Unfortunately BOM are tweeting the new year now due to let downs and lock downs but we might have an "Howie Did It!" this year

I'm thinking wheel arches :car:


----------



## Forsh

Waaaaait forrrr it!


----------



## Forsh

Heads up guys!


----------



## SunnyBoi

Ooh when is the next binky episode coming?


----------



## Forsh

Not long now...
It's expected sometime before next Christmas
Exciting times!


----------



## Forsh

SunnyBoi said:


> Ooh when is the next binky episode coming?


9 days!

Ep.33 Friday 29th Jan


----------



## Darlofan

Forsh said:


> 9 days!
> 
> Ep.33 Friday 29th Jan


This is going to be a good one.


----------



## Forsh

Enjoy!


----------



## Darlofan

Absolutely stunning work as always. Loved the voice over too describing every process in detail.


----------



## Forsh

To have that kind of plan in your minds eye is one thing but to follow through with it to achieve such a stunning result, (as Rich would say..) is quite the thing!

I think seeing will be believing to get the full visual effect
Would going to see it in the flesh be an _*essential journey*_? :driver:


----------



## Darlofan

Forsh said:


> To have that kind of plan in your minds eye is one thing but to follow through with it to achieve such a stunning result, (as Rich would say..) is quite the thing!
> 
> I think seeing will be believing to get the full visual effect
> Would going to see it in the flesh be an _*essential journey*_? :driver:


I'd pay to see it.


----------



## DLGWRX02

Absolutely brilliant, wow. I’ve followed this build from day one over 7 years now, and to think they may only be a few more episodes to come is a bit like that feeling you get after a few years organising your wedding and honeymoon then in the blink of an eye your home with nothing to plan.


----------



## SunnyBoi

Yay!


----------



## DLGWRX02

Episode 34 out


----------



## Darlofan

DLGWRX02 said:


> Episode 34 out Project Binky - Episode 34 - Austin Mini GT-Four - Turbocharged 4WD Mini - YouTube


Another cracker. :thumb:


----------



## Cookies

Never fails to impress. Literally, the work of genius. 

Cooks

Sent from my SM-G950F using Tapatalk


----------



## madstaff

Episode 35 out tomorrow. :thumb:


----------



## Forsh

And Ep. 36 out next week - Exciting times!

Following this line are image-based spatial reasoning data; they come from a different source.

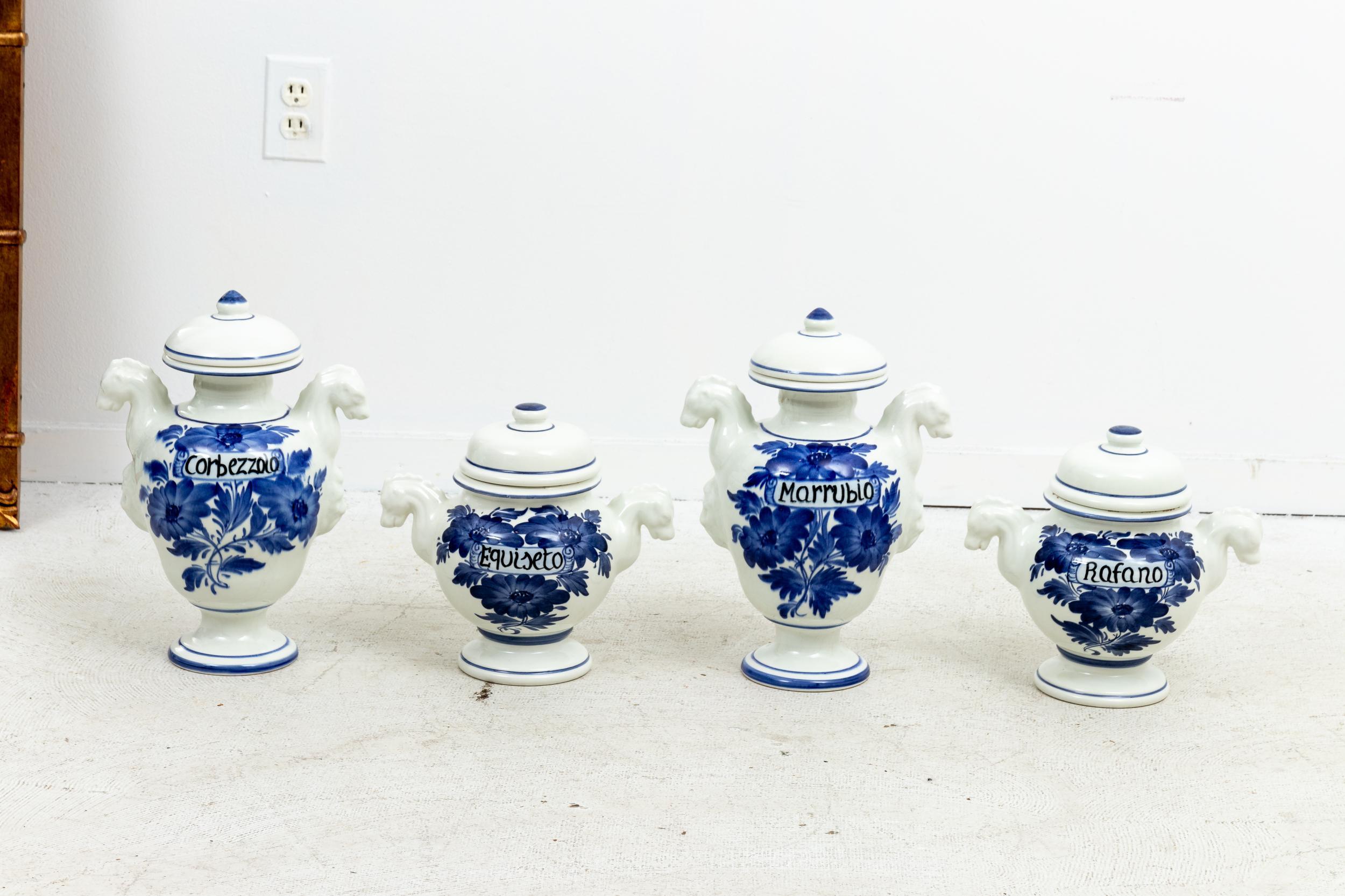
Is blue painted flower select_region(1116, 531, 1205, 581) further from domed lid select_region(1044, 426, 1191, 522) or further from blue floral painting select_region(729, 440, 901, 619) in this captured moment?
blue floral painting select_region(729, 440, 901, 619)

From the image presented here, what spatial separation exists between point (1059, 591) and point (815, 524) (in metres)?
0.34

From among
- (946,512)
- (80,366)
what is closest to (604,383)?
(946,512)

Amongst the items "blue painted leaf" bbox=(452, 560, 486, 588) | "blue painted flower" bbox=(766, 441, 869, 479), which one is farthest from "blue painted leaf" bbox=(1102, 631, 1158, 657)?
"blue painted leaf" bbox=(452, 560, 486, 588)

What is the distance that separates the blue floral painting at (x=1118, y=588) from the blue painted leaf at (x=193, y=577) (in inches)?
43.9

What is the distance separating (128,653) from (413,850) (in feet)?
2.39

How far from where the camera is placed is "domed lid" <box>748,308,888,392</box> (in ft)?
6.70

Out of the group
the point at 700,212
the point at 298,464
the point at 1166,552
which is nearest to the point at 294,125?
the point at 700,212

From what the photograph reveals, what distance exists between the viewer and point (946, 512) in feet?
10.2

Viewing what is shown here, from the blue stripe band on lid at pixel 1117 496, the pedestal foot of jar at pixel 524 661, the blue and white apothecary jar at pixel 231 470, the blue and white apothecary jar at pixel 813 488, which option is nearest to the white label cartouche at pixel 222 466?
the blue and white apothecary jar at pixel 231 470

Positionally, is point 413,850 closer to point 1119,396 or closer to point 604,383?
point 604,383

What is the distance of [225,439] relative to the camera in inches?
80.4

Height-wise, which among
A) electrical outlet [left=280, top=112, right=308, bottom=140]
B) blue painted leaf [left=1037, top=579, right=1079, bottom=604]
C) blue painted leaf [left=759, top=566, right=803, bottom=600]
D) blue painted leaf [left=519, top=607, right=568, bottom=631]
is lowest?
blue painted leaf [left=519, top=607, right=568, bottom=631]

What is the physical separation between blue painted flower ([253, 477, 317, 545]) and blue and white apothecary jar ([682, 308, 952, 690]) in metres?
0.52

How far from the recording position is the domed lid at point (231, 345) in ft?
6.64
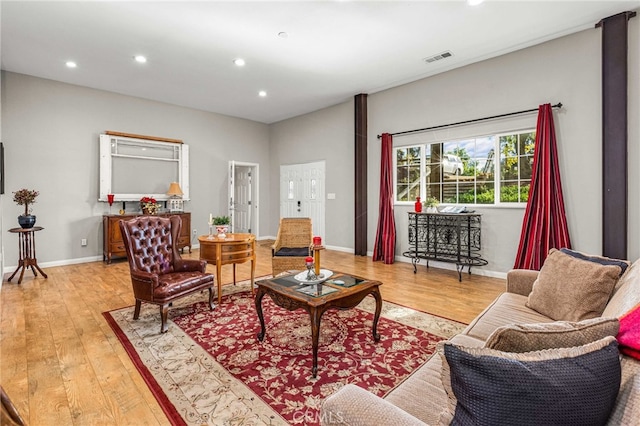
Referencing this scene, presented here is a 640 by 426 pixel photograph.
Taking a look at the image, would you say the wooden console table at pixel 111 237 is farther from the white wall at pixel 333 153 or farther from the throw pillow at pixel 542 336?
the throw pillow at pixel 542 336

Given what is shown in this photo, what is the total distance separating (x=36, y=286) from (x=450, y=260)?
575 centimetres

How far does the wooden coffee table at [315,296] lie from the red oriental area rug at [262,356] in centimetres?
17

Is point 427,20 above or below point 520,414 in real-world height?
above

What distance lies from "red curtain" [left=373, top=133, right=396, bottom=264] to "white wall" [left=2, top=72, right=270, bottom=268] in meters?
4.22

And Binky public debut at http://www.historicrallyfestival.com/site/index.php


----------



## transtek

Nothing on YT yet? Maybe it is late coming out? Anyway, I can't believe this might be coming to an end, it's like watching your child grow and then leave home!!!

EDIT: Just gone live on YT!:


----------



## Forsh

Part deux!

Ep. 36


----------



## Fentum

Is that not the cleanest and neatest retro mod ever achieved? I am in awe. 

Peter


----------



## Forsh

It is a thing of beauty!

Shame they had that bloody great leak though!


----------



## Darlofan

Tremendous episode as always. The work they do is incredible. Putting bolts through that fresh paintwork must have been nerve-wracking.
The humour in the commentary too is brilliant.


----------



## Forsh

Yes the paint must be a constant worry

I notice the front strut acquired a wrapping of cloth once it had smacked the inner wing


----------



## 20vKarlos

Fentum said:


> Is that not the cleanest and neatest retro mod ever achieved? I am in awe.
> 
> Peter


We've all been in awe for four (eight) years mate :lol:

I've watched this series three times now and I'm desperately waiting for the truck episodes to continue, as that is also next level work!


----------



## Forsh

@20vkarlos have you been abducted by aliens?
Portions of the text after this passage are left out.